The Eclipse 500 and the new 550, due out later this year, “can travel safely above the weather at speeds of up to 375 knots and fuel consumption as low as 59 gallons per hour,” said David Hayman, pilot and CEO of Aeris Aviation. “I am a Cirrus pilot. This airplane ticks all my boxes and it is a very simple transition from something like a Cirrus, with the EFIS and sidestick. The thing about the Eclipse jet is that so much is done for you automatically, the fuel, pressurization and calculating landing speeds.”
Aeris Aviation was formed about nine months ago and was selected by Eclipse Aerospace (Booth 1365) to be its exclusive European distributor. It acquired the model 500 on static display in December 2012, and has been demonstrating it for sale ever since. The company has a three-pronged strategy for sales in the currently challenging European marketplace for very light jets, according to Hayman.

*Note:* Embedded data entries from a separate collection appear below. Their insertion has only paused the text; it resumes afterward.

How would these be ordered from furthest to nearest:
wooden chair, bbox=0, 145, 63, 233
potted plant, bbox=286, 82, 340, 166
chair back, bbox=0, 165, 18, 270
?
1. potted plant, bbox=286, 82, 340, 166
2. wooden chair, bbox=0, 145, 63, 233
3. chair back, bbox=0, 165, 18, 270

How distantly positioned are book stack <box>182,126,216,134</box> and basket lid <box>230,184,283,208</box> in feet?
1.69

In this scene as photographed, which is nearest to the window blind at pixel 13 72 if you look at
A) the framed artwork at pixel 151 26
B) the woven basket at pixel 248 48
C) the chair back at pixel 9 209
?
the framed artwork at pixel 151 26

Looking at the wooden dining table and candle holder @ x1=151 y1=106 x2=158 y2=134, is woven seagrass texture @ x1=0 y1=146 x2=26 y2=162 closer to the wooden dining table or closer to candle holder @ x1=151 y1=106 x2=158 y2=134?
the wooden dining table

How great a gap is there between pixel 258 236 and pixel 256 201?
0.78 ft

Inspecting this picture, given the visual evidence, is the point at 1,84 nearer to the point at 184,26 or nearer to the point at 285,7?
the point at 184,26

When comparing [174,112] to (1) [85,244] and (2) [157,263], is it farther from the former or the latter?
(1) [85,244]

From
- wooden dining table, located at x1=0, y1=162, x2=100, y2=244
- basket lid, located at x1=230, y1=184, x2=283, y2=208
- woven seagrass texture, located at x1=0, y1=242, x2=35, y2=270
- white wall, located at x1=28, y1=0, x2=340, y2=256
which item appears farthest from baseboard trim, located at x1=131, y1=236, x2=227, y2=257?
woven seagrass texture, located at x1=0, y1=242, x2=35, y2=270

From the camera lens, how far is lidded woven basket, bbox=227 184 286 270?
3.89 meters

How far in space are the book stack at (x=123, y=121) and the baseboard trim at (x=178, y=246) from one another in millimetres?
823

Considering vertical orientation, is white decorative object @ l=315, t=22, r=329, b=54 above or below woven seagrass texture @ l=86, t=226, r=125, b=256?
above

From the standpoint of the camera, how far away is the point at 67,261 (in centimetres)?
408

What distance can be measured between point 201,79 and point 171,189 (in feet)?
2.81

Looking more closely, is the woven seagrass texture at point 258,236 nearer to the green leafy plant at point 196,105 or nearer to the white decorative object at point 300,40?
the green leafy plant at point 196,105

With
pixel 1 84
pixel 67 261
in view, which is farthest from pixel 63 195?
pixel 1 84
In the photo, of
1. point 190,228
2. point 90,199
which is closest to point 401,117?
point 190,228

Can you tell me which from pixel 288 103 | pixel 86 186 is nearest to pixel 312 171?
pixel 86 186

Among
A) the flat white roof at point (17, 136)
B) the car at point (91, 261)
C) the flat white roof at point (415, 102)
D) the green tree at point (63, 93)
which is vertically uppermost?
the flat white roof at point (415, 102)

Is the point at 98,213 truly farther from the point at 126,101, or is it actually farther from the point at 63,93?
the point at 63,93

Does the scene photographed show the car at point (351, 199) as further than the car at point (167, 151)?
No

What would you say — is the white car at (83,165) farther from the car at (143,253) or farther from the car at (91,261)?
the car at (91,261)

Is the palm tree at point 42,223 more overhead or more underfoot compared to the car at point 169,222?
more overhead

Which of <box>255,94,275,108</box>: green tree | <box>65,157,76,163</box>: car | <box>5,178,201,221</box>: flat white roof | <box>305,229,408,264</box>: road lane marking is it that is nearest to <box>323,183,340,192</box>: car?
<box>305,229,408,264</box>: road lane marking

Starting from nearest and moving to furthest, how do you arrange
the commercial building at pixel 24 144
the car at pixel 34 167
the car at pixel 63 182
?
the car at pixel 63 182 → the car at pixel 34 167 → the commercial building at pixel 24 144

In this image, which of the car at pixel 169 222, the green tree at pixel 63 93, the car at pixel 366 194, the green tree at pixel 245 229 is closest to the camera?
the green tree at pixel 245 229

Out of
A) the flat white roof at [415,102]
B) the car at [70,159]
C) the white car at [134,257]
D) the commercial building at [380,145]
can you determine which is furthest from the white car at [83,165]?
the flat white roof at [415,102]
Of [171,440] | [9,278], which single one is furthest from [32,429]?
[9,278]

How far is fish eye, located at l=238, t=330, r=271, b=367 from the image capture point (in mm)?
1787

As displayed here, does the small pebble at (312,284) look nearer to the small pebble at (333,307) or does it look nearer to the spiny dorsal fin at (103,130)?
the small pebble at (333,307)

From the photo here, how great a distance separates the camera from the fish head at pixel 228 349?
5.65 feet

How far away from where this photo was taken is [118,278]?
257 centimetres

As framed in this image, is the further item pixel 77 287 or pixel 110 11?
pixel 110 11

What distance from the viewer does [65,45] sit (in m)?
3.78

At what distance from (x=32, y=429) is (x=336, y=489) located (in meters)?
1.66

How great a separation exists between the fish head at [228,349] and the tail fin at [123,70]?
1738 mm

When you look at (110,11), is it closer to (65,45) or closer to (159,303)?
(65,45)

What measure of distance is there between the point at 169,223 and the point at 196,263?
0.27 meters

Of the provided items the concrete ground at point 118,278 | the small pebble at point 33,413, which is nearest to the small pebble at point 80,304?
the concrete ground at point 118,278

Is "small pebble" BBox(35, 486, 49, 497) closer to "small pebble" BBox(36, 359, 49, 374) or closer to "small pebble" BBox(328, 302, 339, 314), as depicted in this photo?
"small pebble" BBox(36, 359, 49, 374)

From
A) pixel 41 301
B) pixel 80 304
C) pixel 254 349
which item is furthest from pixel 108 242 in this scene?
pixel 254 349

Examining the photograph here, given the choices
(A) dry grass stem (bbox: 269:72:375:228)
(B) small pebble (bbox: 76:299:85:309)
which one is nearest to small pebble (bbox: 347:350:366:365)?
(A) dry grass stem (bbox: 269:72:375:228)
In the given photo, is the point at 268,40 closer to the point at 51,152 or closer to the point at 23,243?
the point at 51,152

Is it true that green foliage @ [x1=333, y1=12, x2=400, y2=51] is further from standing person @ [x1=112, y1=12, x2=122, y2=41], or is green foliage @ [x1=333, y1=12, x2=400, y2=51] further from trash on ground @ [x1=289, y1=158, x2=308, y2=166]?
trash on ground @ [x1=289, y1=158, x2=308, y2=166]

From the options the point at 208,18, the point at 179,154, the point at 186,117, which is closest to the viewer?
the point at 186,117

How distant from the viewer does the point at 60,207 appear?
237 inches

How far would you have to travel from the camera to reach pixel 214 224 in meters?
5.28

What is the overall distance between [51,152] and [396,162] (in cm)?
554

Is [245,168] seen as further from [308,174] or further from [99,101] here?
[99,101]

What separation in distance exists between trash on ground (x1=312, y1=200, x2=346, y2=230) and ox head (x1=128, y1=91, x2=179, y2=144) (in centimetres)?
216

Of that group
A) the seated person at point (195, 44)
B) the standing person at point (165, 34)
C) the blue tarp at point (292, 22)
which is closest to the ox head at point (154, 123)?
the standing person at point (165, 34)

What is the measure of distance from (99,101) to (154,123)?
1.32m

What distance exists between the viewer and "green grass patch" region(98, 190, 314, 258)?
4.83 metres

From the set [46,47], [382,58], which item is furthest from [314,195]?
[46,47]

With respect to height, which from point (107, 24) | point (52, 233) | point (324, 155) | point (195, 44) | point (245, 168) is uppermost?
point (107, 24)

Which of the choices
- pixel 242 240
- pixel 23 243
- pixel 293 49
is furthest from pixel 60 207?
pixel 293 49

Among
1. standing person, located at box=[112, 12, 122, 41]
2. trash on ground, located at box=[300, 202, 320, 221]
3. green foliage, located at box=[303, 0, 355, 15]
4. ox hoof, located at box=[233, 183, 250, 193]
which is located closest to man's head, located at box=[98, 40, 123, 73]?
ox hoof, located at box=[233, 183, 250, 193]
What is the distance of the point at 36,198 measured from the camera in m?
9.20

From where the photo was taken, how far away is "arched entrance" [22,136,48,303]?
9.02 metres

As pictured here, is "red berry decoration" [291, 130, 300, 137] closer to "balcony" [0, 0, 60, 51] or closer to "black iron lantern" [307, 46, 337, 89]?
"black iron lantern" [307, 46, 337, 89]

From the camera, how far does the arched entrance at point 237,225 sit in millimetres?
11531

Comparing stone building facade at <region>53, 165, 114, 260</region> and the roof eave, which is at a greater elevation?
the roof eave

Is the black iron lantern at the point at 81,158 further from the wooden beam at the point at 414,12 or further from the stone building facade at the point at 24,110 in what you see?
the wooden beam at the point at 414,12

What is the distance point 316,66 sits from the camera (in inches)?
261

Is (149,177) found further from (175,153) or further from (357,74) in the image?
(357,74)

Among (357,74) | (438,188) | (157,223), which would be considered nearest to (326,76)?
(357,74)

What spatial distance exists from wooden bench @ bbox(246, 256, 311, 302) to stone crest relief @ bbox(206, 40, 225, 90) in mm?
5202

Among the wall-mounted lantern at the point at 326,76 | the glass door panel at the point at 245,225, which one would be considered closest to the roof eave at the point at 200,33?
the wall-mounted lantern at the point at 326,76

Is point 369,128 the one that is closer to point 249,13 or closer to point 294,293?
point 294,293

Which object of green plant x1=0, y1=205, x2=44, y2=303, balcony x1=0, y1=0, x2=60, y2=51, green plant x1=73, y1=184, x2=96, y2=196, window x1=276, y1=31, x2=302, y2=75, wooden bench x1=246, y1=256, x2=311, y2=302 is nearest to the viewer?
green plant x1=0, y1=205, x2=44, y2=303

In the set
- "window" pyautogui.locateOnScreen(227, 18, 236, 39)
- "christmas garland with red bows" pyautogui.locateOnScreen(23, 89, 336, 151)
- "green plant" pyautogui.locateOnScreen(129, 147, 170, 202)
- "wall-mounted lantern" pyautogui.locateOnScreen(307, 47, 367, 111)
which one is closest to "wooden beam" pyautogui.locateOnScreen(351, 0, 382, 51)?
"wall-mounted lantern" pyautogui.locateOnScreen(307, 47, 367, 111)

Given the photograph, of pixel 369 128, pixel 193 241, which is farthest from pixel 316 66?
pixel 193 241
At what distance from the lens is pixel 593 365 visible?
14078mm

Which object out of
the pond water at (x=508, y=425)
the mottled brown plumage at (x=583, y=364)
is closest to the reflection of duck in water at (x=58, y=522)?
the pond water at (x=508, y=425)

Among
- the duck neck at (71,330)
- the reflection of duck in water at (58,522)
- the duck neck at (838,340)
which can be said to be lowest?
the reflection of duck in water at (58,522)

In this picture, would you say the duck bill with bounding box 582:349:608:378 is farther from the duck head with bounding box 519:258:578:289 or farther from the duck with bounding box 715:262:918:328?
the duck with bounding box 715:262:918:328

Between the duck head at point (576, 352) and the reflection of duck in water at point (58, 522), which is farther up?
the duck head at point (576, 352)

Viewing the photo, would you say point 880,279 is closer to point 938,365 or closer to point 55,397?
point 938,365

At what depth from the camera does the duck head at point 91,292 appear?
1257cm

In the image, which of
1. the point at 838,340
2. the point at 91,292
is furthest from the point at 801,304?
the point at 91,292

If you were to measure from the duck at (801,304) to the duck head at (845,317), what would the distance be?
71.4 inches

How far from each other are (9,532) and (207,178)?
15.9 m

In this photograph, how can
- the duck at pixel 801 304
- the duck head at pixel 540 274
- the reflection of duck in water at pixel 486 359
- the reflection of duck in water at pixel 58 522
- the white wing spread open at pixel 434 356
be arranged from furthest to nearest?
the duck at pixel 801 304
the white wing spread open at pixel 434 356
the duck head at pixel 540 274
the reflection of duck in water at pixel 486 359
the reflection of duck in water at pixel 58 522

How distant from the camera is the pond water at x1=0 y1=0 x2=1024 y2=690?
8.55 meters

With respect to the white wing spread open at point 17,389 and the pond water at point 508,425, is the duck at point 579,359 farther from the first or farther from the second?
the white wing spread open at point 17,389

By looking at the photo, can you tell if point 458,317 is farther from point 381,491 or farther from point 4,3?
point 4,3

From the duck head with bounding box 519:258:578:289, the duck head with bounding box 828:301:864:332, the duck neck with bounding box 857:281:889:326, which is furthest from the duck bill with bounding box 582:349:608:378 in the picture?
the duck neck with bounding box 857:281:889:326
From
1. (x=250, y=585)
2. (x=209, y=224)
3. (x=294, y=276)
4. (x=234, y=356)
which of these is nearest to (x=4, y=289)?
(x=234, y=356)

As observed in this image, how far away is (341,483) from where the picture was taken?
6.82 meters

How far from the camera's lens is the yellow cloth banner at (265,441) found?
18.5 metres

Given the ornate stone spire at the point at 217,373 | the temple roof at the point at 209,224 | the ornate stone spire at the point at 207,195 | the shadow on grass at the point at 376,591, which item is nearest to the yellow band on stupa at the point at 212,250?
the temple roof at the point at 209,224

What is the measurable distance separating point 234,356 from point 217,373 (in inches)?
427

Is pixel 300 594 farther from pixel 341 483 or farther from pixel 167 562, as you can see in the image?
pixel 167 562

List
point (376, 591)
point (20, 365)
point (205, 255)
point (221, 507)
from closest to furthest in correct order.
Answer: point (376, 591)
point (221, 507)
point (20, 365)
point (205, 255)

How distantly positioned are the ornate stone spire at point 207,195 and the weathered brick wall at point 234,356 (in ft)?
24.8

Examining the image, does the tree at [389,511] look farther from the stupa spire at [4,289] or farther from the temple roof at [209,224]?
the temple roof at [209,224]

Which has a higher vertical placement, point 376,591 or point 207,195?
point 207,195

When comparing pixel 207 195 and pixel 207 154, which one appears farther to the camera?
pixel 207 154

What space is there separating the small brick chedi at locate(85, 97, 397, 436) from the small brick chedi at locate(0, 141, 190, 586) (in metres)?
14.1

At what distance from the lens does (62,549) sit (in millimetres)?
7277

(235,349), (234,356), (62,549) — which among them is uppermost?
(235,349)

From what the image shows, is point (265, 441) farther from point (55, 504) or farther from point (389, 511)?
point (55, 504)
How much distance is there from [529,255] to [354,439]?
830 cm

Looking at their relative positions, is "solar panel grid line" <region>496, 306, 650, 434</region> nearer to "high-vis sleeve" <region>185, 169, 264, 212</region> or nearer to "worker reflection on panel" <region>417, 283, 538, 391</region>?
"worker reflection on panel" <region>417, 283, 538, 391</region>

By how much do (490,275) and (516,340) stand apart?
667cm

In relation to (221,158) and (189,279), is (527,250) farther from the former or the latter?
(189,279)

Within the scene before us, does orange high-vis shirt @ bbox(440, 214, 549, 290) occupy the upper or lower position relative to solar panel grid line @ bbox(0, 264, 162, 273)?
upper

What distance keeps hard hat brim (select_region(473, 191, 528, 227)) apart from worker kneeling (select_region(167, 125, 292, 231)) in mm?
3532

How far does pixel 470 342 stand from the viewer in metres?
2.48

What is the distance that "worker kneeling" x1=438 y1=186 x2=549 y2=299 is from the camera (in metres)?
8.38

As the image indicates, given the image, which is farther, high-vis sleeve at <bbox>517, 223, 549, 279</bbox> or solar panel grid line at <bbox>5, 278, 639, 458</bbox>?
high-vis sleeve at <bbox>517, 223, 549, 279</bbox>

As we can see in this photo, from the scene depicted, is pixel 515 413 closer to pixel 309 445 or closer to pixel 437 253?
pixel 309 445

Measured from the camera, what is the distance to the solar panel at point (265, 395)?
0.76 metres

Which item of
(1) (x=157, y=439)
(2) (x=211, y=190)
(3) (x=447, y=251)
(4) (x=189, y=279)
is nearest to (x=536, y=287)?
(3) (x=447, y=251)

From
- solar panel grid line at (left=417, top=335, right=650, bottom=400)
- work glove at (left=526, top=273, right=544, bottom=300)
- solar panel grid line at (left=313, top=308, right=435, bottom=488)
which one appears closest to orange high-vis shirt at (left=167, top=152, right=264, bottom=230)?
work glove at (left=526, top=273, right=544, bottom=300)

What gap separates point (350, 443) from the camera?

“There is of course the owner/operator market, which is a big market for the Eclipse in the U.S. That said, I believe the bulk of our sales in Europe will be to business owners who do not fly and require management (the company will provide both pilot and concierge maintenance services for these clients). Then we will initiate a shared ownership program,” said Hayman. “I think this will be very popular. I believe we can sell partnerships for roughly $750,000 for 90 days use a year,” he continued. Hayman expects the sales campaign to launch in the next four to six weeks.
In the meantime, the littlest jet at EBACE sits in a prime position on the ramp, right by the steps up to Hall 7, and is garnering plenty of attention. The new 550 model will sell for less than $3 million, while refurbished Total Eclipse 500s with updated avionics are available for even less. “People keep saying to me, who is the competition?” said Hayman, casting his gaze across the ramp. “The Eclipse is a niche product, with nothing quite like it. We know from Eurocontrol statistics that 80 percent of all business flights in Europe have less than four passengers and are for under two hours duration. Fuel is 22 percent of cost and we are extremely economical. We weigh less than 5,000 kilograms and so we do not have the mandatory handling fees at most airports. And we operate out of Dunkeswell [airfield], in England, with less than 1,000 meters of runway easily. We can take the businessman from the smaller fields where there are fewer fees to the smaller field that is much closer to his operations and save him money.”
When asked if he thought the stigma of Eclipse’s earlier troubles are tainting sales, Hayman replied, “Today Eclipse Aerospace is strong, with 42 percent ownership by Sikorsky. The pricing is correct now and the airplane has thousands of hours of safe operation. The avionics suite works, and it is a quiet, quick, efficient twin jet at an attractive price point, in my mind.”
The price and the reality of those short flights that dominate the European business aviation experience buoy Hayman’s confidence that he can sell Eclipses in Europe. “With the European economic crisis dragging on, it is only a matter of time before some of these CEOs are going to have to answer the question, why are you using such an expensive, large aircraft for these short trips with so few people onboard?” Hayman queried. “The CEO flying an Eclipse is going to come out looking quite good when that question is asked.”